━━ Source data

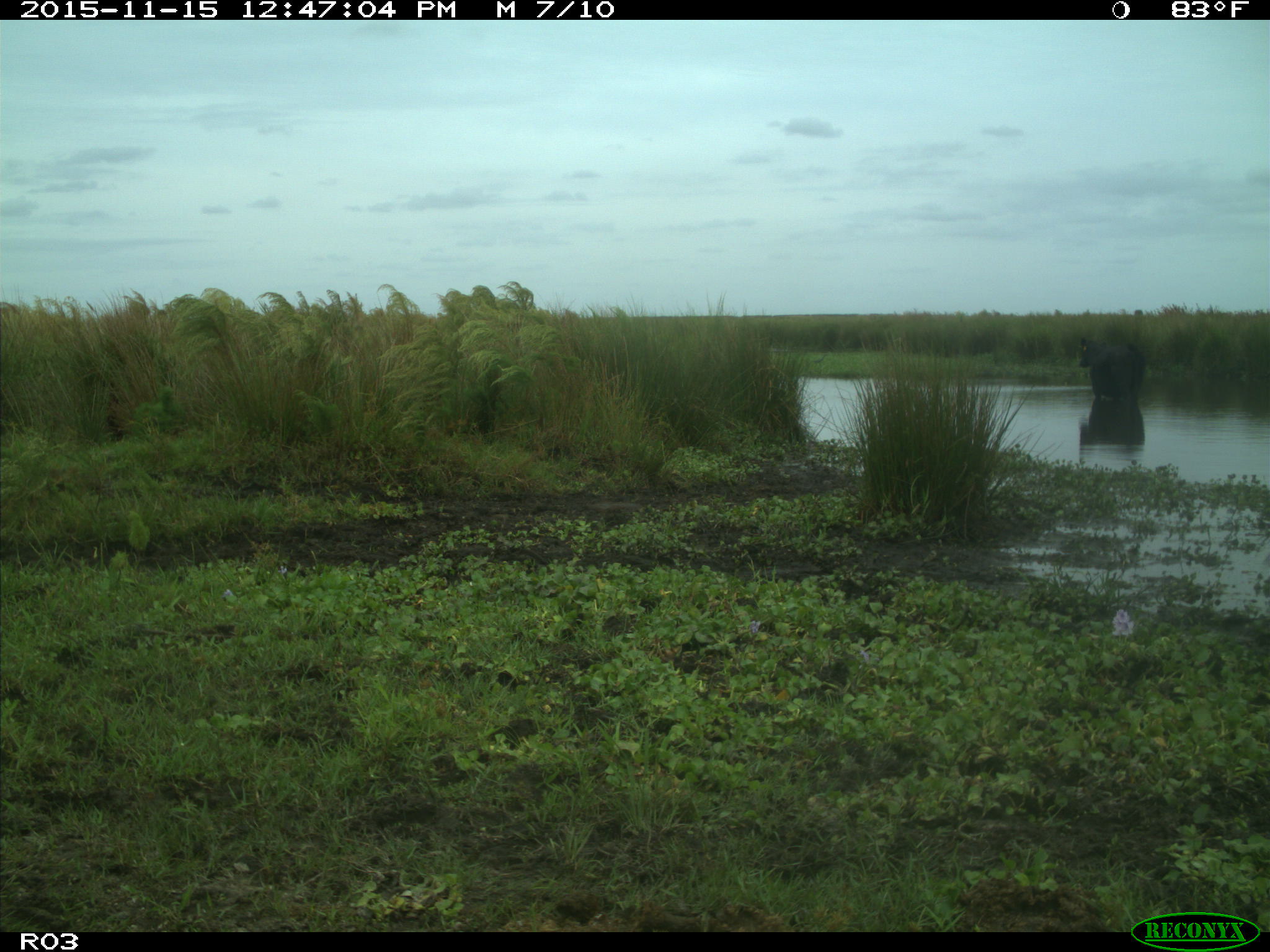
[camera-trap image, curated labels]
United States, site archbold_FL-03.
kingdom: Animalia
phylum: Chordata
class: Mammalia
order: Artiodactyla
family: Bovidae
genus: Bos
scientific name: Bos taurus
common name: domestic cow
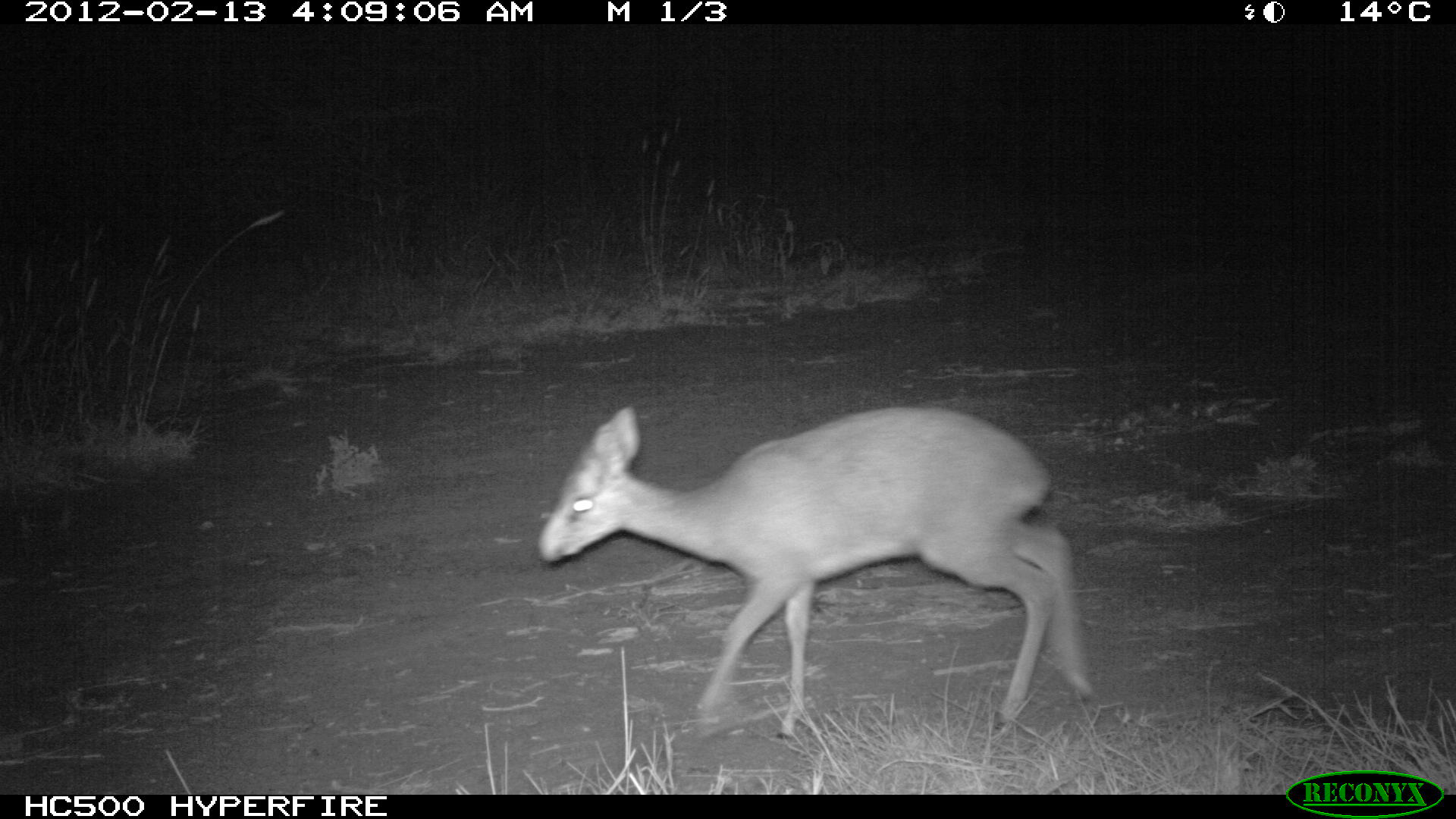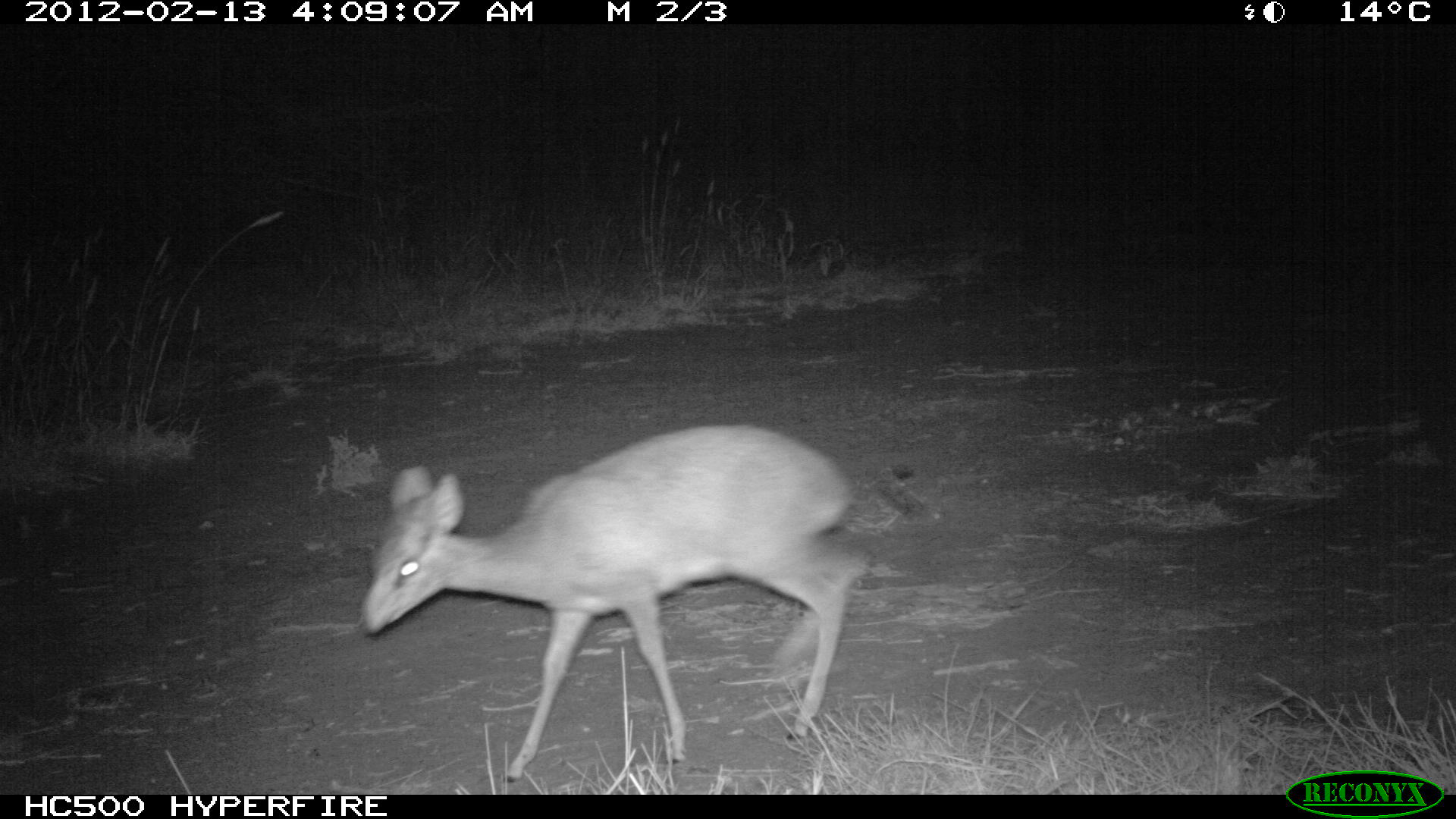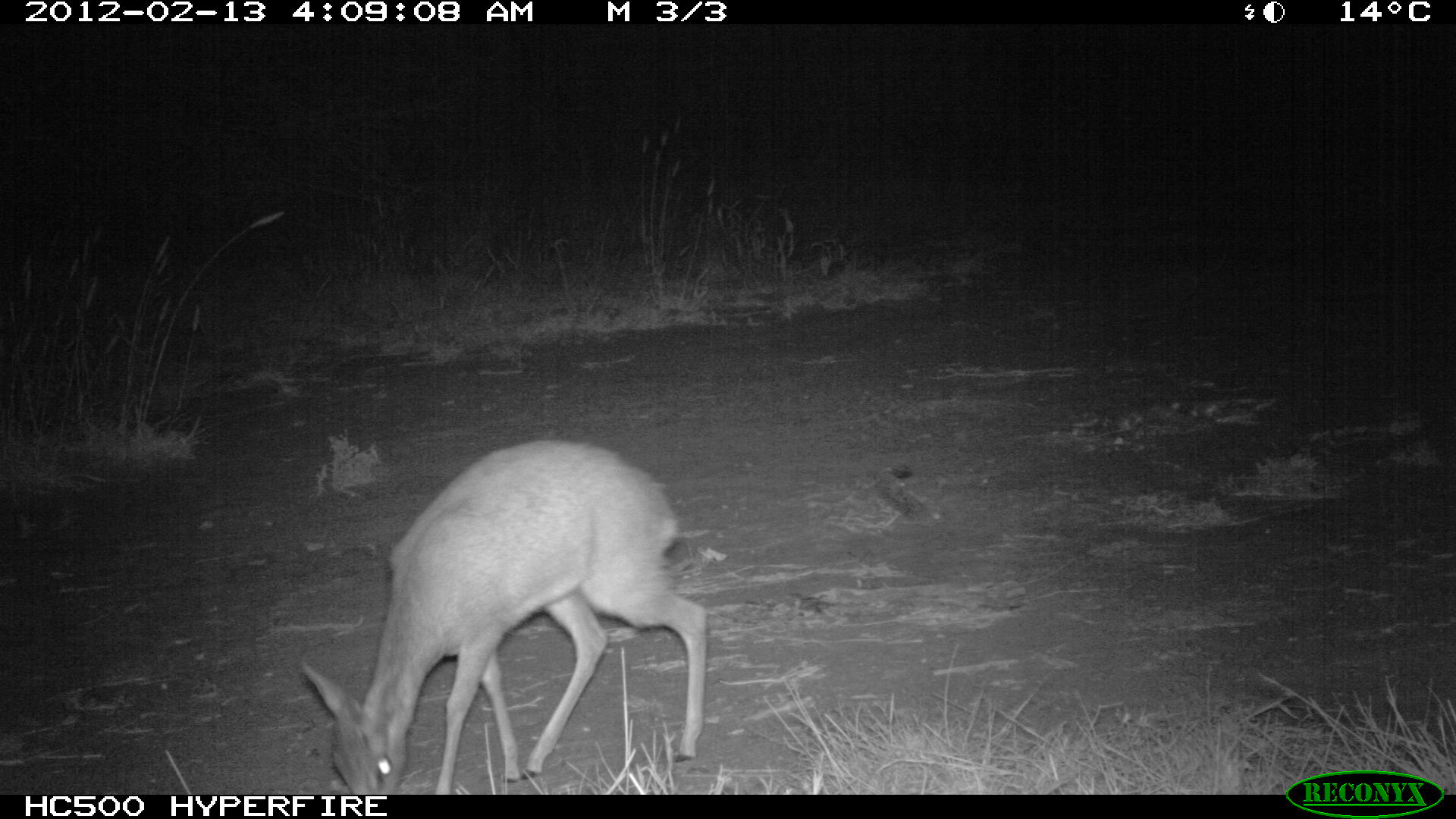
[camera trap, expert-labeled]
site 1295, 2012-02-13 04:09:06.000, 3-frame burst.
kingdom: Animalia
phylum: Chordata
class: Mammalia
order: Artiodactyla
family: Bovidae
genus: Madoqua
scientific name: Madoqua guentheri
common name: günther's dik-dik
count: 1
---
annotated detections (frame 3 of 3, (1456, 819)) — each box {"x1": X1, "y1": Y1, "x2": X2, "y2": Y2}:
madoqua guentheri: {"x1": 298, "y1": 437, "x2": 710, "y2": 793}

━━━━

Description of the task: Your answer must be the number of lines above that contain the word "camera", stated alone.

Your response: 2